Mr. Justice Frankfurter,

dissenting.

In considering the scope of our appellate jurisdiction, great weight should be given to the strong policy of the Congress, ever since the Judiciary Act of 1891, to keep the docket of this Court within manageable proportions for the wise disposition of causes by the ultimate judicial tribunal. That consideration applies also to the few Acts, passed since the creation of the circuit courts of appeals, which allow cases to come here directly from the district court where issues of great public importance, such as the constitutionality of legislation, are at stake.

In Dahnke-Walker Co. v. Bondurant, 257 U. S. 282, this Court gave an expansive content to review, as a matter of right, of State court judgments where is drawn in question “the validity of a statute.” Our jurisdiction was held to cover review of a finding of unconstitutionality in the application of a statute to a particular situation, though the statute is otherwise left in full force and effect. While, for the reasons set forth in the dissent of Mr. Justice *109Brandéis, I have never been reconciled to the soundness of that decision, I accept it. But I do not feel obliged to extend its scope beyond its requirements.

There is an important difference between review of State court decisions and decisions of the district courts. The latter are subject to review as a matter of course by the circuit courts of appeals. They are not dependent on review by grace through certiorari, as would be comparable State decisions except for the Dahnke-Walker doctrine. I do not feel myself required by the Act of August 24, 1937, to hold that direct appeal lies to this Court whenever a district court finds unconstitutional an application of a statute to the circumstances of a particular case. It is one thing not to allow final determination of the fate of a federal statute to be delayed until a decision of a district court can go through a circuit court of appeals and then reach this Court. It is quite another thing to bring here directly from a district court every decision indicating unconstitutionality in application, no matter how restricted its incidence. Of course this does not mean that direct review of district court decisions by this Court would be available only for cases that involve “the constitutionality as a whole” of a challenged statute. The Act of 1937 refers explicitly to invalidation “in whole or in part.” Although this is made explicit in § 3 of the Act, the scope of direct review here, on the score of unconstitutionality, ought not to be different under different sections of this Act. A direct appeal is called for only when a district court strikes down, in whole or in part, that which Congress has unequivocally written. It is unwarranted when all that is in issue is whether the allowable scope of what Congress has written excludes a particular situation.

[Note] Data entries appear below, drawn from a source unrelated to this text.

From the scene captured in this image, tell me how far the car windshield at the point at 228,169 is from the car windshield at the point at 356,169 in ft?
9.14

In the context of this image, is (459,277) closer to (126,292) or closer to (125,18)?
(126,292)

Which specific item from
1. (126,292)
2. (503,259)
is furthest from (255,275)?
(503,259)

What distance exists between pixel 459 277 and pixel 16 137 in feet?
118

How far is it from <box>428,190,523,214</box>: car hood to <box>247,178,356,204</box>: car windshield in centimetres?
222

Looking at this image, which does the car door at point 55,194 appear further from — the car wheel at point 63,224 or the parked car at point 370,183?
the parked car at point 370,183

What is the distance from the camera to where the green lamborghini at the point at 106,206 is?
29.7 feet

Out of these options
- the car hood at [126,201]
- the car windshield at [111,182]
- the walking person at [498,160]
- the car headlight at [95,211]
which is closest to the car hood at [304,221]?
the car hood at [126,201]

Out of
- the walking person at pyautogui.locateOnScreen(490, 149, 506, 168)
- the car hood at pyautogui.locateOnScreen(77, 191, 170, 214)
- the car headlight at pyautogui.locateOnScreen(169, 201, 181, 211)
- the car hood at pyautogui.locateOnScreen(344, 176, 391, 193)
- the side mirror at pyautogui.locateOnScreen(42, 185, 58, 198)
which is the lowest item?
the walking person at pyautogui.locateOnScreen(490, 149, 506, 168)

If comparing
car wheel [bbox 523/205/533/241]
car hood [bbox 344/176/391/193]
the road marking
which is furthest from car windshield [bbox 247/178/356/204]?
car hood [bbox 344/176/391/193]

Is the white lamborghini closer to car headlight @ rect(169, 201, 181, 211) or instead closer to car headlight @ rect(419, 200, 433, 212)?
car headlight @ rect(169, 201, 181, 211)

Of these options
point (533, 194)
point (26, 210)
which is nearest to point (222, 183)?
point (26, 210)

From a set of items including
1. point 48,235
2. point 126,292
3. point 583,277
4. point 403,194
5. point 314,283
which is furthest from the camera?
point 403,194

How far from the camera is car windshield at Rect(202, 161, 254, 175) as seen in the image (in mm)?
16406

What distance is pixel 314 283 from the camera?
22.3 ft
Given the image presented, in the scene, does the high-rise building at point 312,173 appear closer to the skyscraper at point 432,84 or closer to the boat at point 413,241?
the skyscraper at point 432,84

The immediate case gives point to these general observations. The incidents of a judgment are not the same *110in all the States. The effect of this Act upon judgments in the different States may thus involve consideration of the procedure of a particular State. These are hardly questions of the kind which led to the authorization, by the Act of August 24, 1937, of direct review where a district court’s decision “is against the constitutionality of any Act of Congress.” 50 Stat. 751, 752.

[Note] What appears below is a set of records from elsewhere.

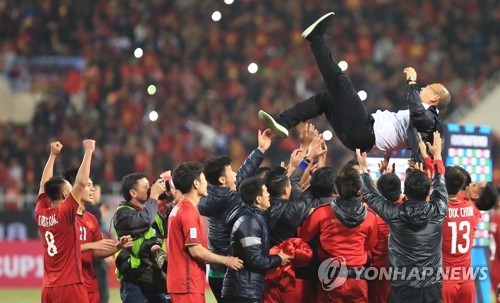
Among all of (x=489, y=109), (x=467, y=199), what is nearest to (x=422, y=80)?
(x=489, y=109)

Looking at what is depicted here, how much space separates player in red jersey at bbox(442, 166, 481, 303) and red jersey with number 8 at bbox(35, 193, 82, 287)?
3174mm

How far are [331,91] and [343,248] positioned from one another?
5.05 ft

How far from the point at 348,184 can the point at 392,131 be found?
1265mm

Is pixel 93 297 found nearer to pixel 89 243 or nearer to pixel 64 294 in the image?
pixel 89 243

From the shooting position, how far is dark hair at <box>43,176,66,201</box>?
842 centimetres

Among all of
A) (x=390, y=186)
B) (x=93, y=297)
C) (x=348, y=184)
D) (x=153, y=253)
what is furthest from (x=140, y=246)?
(x=390, y=186)

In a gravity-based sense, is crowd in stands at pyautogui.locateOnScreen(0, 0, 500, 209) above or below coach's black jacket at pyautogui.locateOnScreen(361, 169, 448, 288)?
above

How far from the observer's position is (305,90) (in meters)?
21.1

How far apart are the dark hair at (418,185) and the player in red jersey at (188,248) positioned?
145 centimetres

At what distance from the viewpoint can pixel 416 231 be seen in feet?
25.7

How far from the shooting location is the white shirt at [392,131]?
8.91 m

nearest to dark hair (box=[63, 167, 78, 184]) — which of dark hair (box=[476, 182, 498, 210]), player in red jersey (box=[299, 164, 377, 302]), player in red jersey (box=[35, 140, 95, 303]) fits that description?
player in red jersey (box=[35, 140, 95, 303])

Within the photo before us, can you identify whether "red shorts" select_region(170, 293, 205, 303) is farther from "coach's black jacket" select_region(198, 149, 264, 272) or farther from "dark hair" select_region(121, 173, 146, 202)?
"dark hair" select_region(121, 173, 146, 202)
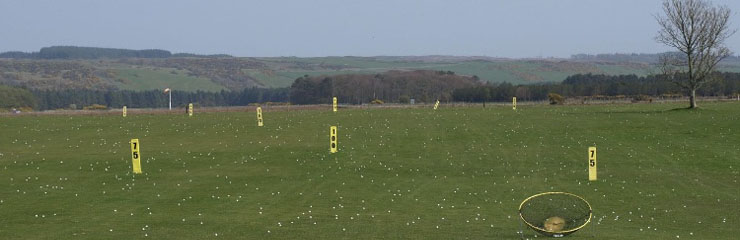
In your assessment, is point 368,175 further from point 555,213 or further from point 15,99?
point 15,99

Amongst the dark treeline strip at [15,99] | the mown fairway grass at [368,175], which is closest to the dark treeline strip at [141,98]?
the dark treeline strip at [15,99]

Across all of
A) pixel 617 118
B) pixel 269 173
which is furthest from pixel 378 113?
pixel 269 173

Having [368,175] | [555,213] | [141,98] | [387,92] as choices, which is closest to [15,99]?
[141,98]

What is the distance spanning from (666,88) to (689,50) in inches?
1909

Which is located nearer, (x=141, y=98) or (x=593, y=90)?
(x=593, y=90)

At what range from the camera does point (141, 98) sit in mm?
176750

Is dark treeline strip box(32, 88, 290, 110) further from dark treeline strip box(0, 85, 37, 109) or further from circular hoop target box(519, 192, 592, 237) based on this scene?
circular hoop target box(519, 192, 592, 237)

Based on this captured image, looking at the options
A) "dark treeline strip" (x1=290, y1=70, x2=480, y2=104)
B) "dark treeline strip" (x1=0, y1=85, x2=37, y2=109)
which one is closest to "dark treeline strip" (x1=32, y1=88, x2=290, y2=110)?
"dark treeline strip" (x1=0, y1=85, x2=37, y2=109)

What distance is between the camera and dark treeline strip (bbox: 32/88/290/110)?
15888 cm

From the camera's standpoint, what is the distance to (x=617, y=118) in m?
68.7

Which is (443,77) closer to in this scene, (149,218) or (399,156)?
(399,156)

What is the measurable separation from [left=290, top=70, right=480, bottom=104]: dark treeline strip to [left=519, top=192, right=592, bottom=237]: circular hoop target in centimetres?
12024

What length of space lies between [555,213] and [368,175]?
19366mm

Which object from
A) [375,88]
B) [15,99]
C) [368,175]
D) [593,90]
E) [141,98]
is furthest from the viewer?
[141,98]
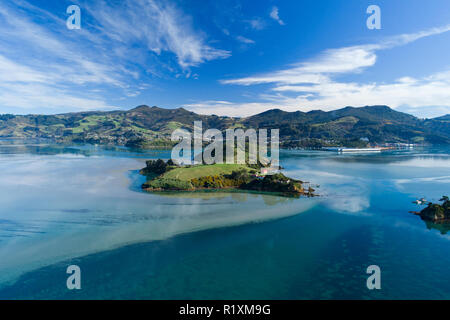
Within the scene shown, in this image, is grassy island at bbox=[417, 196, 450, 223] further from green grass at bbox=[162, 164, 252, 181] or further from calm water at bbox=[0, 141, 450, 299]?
green grass at bbox=[162, 164, 252, 181]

Nor should it be decisive of this Court’s exceptional jurisdiction on direct appeal from the district courts that the Government is the litigant. Like other litigants the Government at times attaches importance to a particular case out of all proportion to the more comprehensive factors that should control this Court’s jurisdiction. We cannot be blind to the fact that review here is sometimes pressed in response to commendable administrative earnestness which fails, however, to take fully into account the demands of this Court’s business. Moreover, it was not the interest of the Government as such which moved Congress to grant direct appeals from the district courts. By the Judiciary Act of 1925 Congress narrowly confined direct review here of district court decisions regardless of the character of the litigant, and the extension of such review by the Act of 1937 should be strictly confined.

I would dismiss this appeal and remand the case to the Circuit Court of Appeals. See Oklahoma Gas & Electric Co. v. Oklahoma Packing Co., 292 U. S. 386, 392, and Phillips v. United States, 312 U. S. 246, 254.